- [The exercise]: Copy out each line below that contains the word "left".
.....
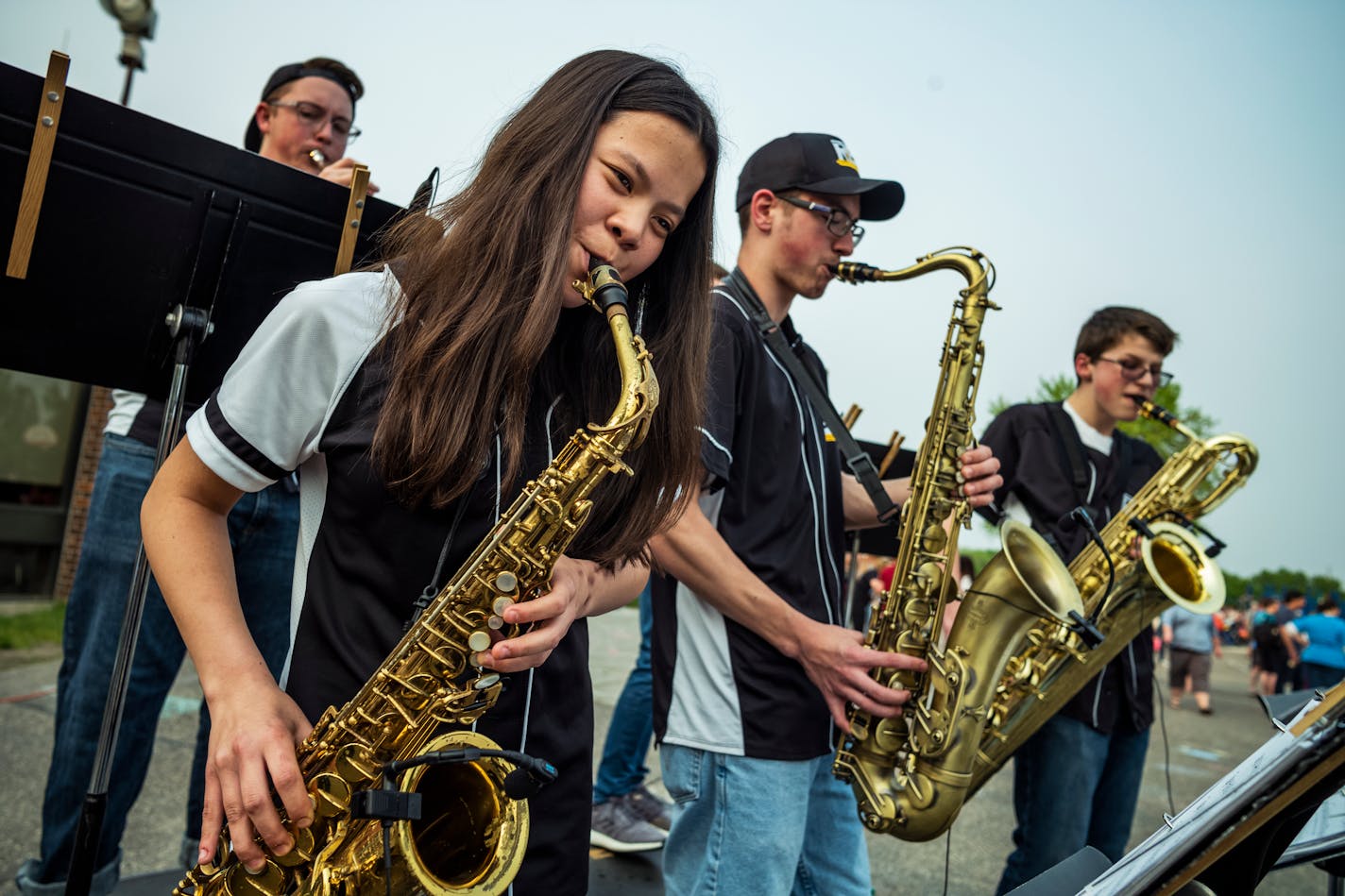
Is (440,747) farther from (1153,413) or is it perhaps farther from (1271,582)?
(1271,582)

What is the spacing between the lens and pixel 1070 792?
3.62 m

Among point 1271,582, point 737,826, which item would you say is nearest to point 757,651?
point 737,826

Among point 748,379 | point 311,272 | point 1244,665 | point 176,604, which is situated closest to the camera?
point 176,604

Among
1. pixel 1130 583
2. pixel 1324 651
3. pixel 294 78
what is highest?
pixel 294 78

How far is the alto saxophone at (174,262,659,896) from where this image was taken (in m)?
1.57

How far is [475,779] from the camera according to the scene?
5.44 feet

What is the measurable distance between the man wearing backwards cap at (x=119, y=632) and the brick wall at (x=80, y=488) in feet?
31.2

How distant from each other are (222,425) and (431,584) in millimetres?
451

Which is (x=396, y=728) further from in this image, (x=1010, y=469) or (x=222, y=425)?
(x=1010, y=469)

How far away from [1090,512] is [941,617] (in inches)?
49.5

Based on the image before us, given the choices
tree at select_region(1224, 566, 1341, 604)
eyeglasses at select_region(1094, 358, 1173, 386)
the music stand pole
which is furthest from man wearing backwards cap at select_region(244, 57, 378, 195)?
tree at select_region(1224, 566, 1341, 604)

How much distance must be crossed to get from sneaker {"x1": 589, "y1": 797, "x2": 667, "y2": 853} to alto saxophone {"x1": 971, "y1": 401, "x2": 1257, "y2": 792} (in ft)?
4.73

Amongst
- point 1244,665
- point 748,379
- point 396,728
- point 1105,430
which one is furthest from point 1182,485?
point 1244,665

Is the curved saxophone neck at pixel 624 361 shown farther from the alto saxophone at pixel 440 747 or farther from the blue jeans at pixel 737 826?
the blue jeans at pixel 737 826
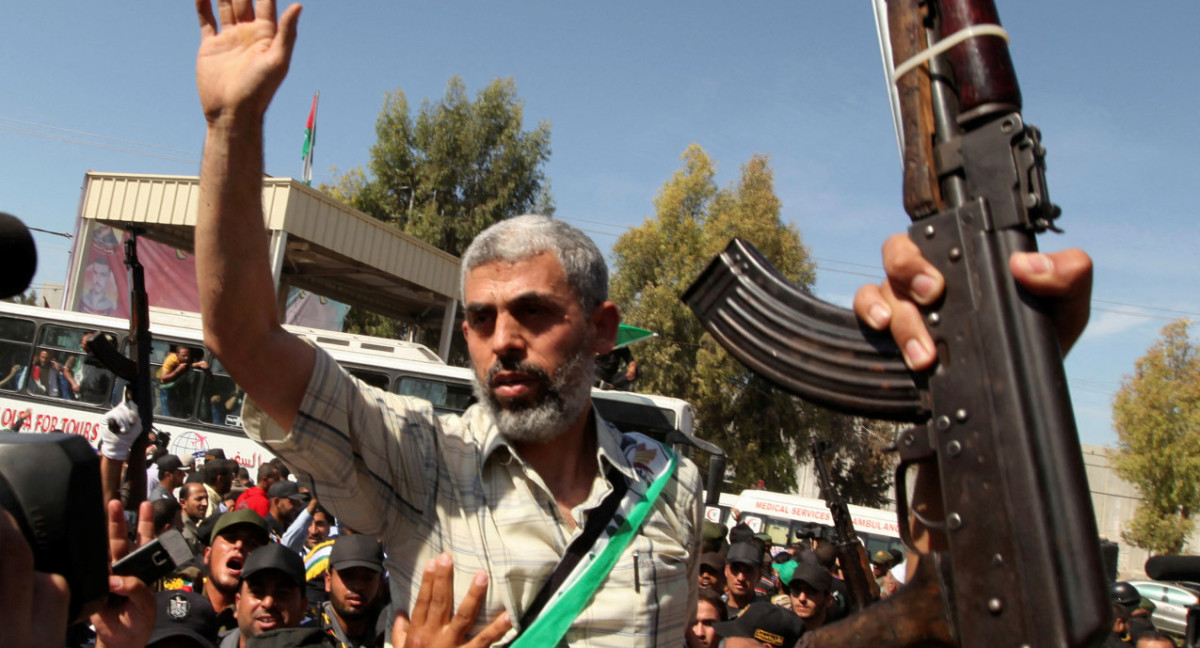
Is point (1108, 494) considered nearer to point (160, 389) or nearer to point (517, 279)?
point (160, 389)

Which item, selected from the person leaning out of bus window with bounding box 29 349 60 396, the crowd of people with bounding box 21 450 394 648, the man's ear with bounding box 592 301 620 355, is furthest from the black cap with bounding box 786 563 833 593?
the person leaning out of bus window with bounding box 29 349 60 396

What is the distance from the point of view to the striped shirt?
1.67m

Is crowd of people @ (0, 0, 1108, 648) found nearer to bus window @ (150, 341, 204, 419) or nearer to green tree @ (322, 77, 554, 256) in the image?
bus window @ (150, 341, 204, 419)

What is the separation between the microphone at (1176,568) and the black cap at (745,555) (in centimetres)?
426

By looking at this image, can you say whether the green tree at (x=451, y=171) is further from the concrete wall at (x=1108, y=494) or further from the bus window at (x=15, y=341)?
the concrete wall at (x=1108, y=494)

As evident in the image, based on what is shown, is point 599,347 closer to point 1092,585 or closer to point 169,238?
point 1092,585

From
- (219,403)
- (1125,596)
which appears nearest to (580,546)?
(1125,596)

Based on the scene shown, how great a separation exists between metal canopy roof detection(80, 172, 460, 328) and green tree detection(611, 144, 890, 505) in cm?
776

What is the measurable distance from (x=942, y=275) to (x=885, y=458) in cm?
3067

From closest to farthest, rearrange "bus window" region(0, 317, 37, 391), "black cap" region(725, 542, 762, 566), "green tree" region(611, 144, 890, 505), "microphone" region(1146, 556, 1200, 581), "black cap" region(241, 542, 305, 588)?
1. "microphone" region(1146, 556, 1200, 581)
2. "black cap" region(241, 542, 305, 588)
3. "black cap" region(725, 542, 762, 566)
4. "bus window" region(0, 317, 37, 391)
5. "green tree" region(611, 144, 890, 505)

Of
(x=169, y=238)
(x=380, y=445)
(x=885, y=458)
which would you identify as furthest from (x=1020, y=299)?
(x=885, y=458)

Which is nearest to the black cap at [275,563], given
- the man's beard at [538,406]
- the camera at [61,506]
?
the man's beard at [538,406]

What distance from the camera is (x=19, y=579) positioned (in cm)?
110

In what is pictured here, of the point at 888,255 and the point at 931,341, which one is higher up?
the point at 888,255
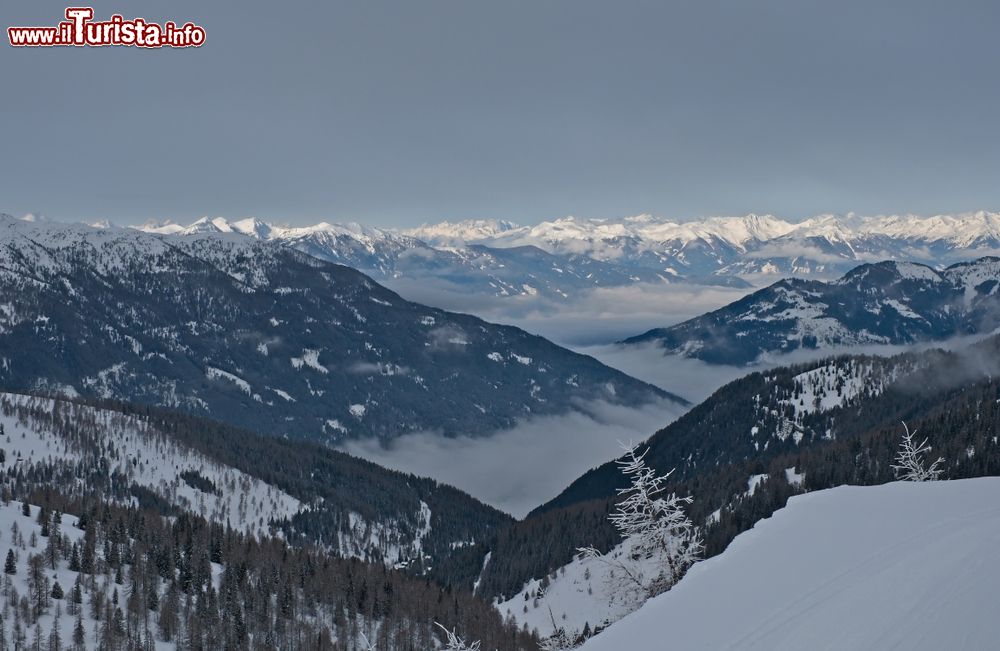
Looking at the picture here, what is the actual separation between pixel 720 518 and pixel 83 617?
448ft

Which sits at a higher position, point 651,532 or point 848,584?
point 651,532

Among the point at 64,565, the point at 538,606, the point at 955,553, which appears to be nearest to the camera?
the point at 955,553

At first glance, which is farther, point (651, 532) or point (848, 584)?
point (651, 532)

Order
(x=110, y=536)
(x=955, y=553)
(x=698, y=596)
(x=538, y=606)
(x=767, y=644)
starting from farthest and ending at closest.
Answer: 1. (x=538, y=606)
2. (x=110, y=536)
3. (x=698, y=596)
4. (x=955, y=553)
5. (x=767, y=644)

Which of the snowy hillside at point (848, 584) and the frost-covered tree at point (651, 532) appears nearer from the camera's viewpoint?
the snowy hillside at point (848, 584)

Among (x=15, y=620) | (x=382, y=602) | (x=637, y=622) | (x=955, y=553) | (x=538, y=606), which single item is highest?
(x=955, y=553)

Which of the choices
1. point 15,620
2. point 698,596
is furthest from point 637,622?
point 15,620

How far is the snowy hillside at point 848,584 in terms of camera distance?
63.8 ft

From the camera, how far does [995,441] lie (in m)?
172

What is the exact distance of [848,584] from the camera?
2344 cm

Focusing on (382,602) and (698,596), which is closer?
(698,596)

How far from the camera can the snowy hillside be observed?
19453mm

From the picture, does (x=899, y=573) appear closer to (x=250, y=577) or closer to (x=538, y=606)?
(x=250, y=577)

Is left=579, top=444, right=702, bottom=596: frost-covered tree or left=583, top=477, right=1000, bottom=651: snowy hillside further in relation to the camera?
left=579, top=444, right=702, bottom=596: frost-covered tree
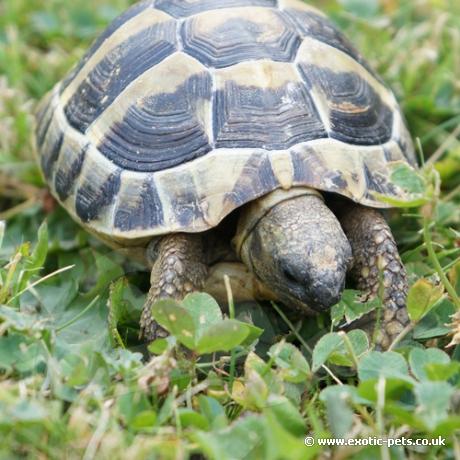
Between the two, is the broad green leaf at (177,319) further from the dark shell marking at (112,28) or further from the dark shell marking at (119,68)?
the dark shell marking at (112,28)

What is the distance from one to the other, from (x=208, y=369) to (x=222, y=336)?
32cm

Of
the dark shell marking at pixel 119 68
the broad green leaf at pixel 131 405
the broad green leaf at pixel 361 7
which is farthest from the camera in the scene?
the broad green leaf at pixel 361 7

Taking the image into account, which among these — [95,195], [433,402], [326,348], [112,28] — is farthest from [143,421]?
[112,28]

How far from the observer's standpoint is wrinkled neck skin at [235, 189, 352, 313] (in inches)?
95.5

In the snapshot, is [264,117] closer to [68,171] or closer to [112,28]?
[68,171]

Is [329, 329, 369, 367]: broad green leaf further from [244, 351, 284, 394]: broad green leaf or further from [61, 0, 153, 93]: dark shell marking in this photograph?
[61, 0, 153, 93]: dark shell marking

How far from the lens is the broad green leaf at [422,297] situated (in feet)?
7.63

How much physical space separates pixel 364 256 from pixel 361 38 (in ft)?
6.54

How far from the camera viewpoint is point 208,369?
8.08 feet

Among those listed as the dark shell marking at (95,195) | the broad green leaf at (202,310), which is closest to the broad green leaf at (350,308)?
the broad green leaf at (202,310)

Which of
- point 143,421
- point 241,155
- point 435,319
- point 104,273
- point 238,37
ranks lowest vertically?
point 104,273

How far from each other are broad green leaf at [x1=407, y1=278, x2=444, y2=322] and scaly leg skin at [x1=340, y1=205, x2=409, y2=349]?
144mm

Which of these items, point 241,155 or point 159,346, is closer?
point 159,346

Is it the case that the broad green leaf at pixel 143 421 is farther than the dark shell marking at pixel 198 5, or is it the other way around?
the dark shell marking at pixel 198 5
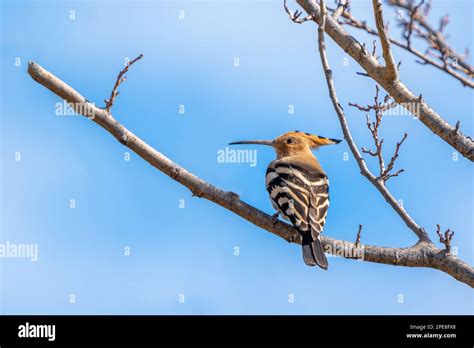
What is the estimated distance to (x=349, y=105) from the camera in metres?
5.01

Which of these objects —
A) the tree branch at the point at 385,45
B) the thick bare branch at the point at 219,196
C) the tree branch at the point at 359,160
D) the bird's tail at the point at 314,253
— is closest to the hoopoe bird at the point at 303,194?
the bird's tail at the point at 314,253

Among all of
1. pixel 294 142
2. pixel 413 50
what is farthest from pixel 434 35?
pixel 294 142

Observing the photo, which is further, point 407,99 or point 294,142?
point 294,142

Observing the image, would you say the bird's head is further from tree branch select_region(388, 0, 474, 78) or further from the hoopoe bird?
tree branch select_region(388, 0, 474, 78)

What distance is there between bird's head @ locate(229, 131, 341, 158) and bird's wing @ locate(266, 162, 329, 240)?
2.72 ft

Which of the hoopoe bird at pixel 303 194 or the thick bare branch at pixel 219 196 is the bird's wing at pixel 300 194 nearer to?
the hoopoe bird at pixel 303 194

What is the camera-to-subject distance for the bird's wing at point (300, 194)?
4906 millimetres

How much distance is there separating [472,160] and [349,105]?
118 centimetres

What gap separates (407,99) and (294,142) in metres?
2.63

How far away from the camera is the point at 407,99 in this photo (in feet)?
14.0

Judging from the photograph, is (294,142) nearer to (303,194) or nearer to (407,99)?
(303,194)

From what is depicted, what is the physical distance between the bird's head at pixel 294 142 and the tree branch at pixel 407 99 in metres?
2.32

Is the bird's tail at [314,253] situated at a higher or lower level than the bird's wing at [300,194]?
lower
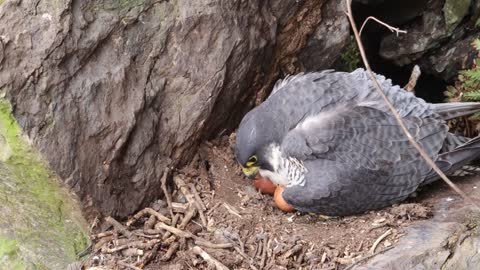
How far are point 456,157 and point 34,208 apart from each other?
2.99 metres

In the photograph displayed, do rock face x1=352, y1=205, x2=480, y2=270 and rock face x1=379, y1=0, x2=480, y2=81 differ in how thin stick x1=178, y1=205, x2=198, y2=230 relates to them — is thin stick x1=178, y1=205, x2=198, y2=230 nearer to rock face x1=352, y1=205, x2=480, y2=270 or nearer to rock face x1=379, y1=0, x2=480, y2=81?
rock face x1=352, y1=205, x2=480, y2=270

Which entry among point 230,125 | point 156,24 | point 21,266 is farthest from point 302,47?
point 21,266

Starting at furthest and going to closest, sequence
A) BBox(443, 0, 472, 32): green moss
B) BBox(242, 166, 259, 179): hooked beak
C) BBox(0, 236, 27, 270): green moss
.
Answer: BBox(443, 0, 472, 32): green moss → BBox(242, 166, 259, 179): hooked beak → BBox(0, 236, 27, 270): green moss

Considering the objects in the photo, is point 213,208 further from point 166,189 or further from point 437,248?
point 437,248

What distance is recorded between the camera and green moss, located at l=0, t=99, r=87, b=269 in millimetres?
4008

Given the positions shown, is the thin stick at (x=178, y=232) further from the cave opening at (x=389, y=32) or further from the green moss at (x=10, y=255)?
the cave opening at (x=389, y=32)

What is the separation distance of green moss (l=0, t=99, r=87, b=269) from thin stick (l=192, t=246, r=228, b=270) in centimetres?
78

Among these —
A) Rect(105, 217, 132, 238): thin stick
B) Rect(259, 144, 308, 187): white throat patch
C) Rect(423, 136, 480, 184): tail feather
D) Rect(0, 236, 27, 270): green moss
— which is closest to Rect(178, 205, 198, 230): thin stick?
Rect(105, 217, 132, 238): thin stick

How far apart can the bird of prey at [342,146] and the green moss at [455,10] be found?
1.63 meters

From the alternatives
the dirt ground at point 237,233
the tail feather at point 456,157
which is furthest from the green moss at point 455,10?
the dirt ground at point 237,233

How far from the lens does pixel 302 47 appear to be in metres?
5.40

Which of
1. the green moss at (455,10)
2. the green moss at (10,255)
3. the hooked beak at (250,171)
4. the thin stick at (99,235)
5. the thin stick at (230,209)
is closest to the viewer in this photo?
the green moss at (10,255)

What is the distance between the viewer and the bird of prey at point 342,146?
4.33 meters

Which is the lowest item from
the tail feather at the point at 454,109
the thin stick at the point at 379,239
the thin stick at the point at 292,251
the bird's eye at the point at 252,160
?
the thin stick at the point at 292,251
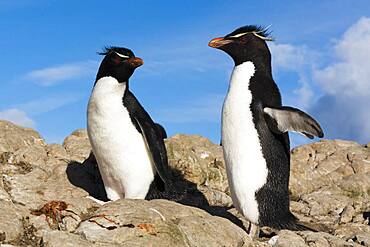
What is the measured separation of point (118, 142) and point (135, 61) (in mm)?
1050

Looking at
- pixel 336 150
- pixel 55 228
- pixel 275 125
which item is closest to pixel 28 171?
pixel 55 228

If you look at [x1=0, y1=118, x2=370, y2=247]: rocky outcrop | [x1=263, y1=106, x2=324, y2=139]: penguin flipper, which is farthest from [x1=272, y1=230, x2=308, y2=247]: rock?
[x1=263, y1=106, x2=324, y2=139]: penguin flipper

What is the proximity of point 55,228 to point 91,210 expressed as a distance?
653 millimetres

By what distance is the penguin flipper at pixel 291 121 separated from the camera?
6559mm

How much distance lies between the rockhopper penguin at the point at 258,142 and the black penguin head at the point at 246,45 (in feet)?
0.30

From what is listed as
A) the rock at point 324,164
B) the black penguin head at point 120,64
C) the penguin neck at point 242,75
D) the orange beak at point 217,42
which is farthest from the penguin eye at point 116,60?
the rock at point 324,164

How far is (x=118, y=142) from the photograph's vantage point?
7324mm

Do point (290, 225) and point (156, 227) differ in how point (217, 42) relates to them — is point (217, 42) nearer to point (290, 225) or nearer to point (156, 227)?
point (290, 225)

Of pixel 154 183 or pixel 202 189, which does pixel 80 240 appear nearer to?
pixel 154 183

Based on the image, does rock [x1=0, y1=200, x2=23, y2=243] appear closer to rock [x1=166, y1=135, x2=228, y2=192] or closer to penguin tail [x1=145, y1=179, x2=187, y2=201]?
penguin tail [x1=145, y1=179, x2=187, y2=201]

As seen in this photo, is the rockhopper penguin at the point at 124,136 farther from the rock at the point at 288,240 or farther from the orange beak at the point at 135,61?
the rock at the point at 288,240

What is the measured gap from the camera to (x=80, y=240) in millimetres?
5160

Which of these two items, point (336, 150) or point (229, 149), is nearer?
point (229, 149)

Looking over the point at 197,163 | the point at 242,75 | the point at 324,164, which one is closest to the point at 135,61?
the point at 242,75
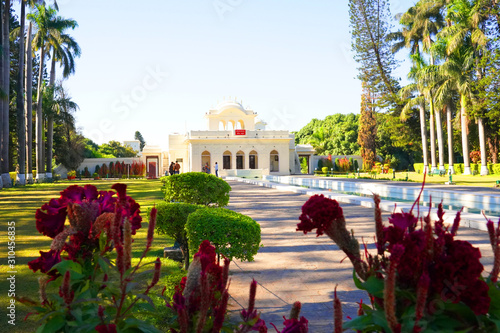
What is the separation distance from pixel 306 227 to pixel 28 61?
26.4 m

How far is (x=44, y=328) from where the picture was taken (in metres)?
1.30

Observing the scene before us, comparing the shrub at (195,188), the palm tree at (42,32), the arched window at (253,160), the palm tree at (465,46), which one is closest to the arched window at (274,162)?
the arched window at (253,160)

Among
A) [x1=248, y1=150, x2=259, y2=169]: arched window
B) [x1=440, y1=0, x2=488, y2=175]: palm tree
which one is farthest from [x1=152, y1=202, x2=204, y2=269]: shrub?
[x1=248, y1=150, x2=259, y2=169]: arched window

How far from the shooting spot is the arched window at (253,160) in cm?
4322

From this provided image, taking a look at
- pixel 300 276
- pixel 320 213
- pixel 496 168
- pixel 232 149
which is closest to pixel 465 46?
pixel 496 168

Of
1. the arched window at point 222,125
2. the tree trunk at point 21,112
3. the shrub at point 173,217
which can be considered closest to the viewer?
the shrub at point 173,217

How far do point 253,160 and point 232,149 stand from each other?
2.86 metres

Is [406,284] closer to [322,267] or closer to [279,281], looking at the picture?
[279,281]

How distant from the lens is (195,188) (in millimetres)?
7410

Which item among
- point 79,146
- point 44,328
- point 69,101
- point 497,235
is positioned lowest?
point 44,328

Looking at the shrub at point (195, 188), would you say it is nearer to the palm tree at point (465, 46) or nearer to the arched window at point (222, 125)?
the palm tree at point (465, 46)

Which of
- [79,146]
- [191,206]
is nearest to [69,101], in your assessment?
[79,146]

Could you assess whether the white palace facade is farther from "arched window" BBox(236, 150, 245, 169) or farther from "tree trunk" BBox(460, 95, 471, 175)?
"tree trunk" BBox(460, 95, 471, 175)

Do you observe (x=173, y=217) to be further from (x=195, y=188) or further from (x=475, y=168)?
(x=475, y=168)
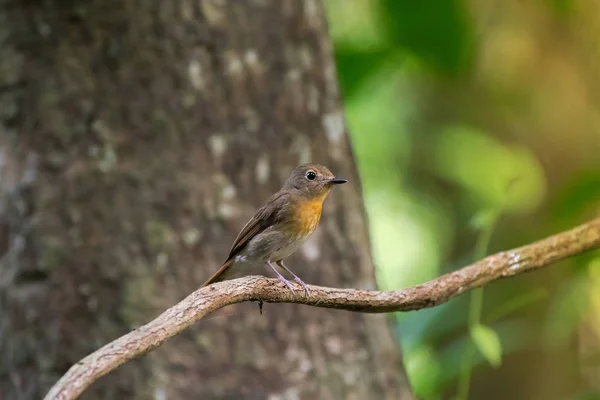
.....
- [Solution]:
Is left=579, top=444, right=702, bottom=596: frost-covered tree or left=583, top=477, right=1000, bottom=651: snowy hillside further in relation to the camera?
left=579, top=444, right=702, bottom=596: frost-covered tree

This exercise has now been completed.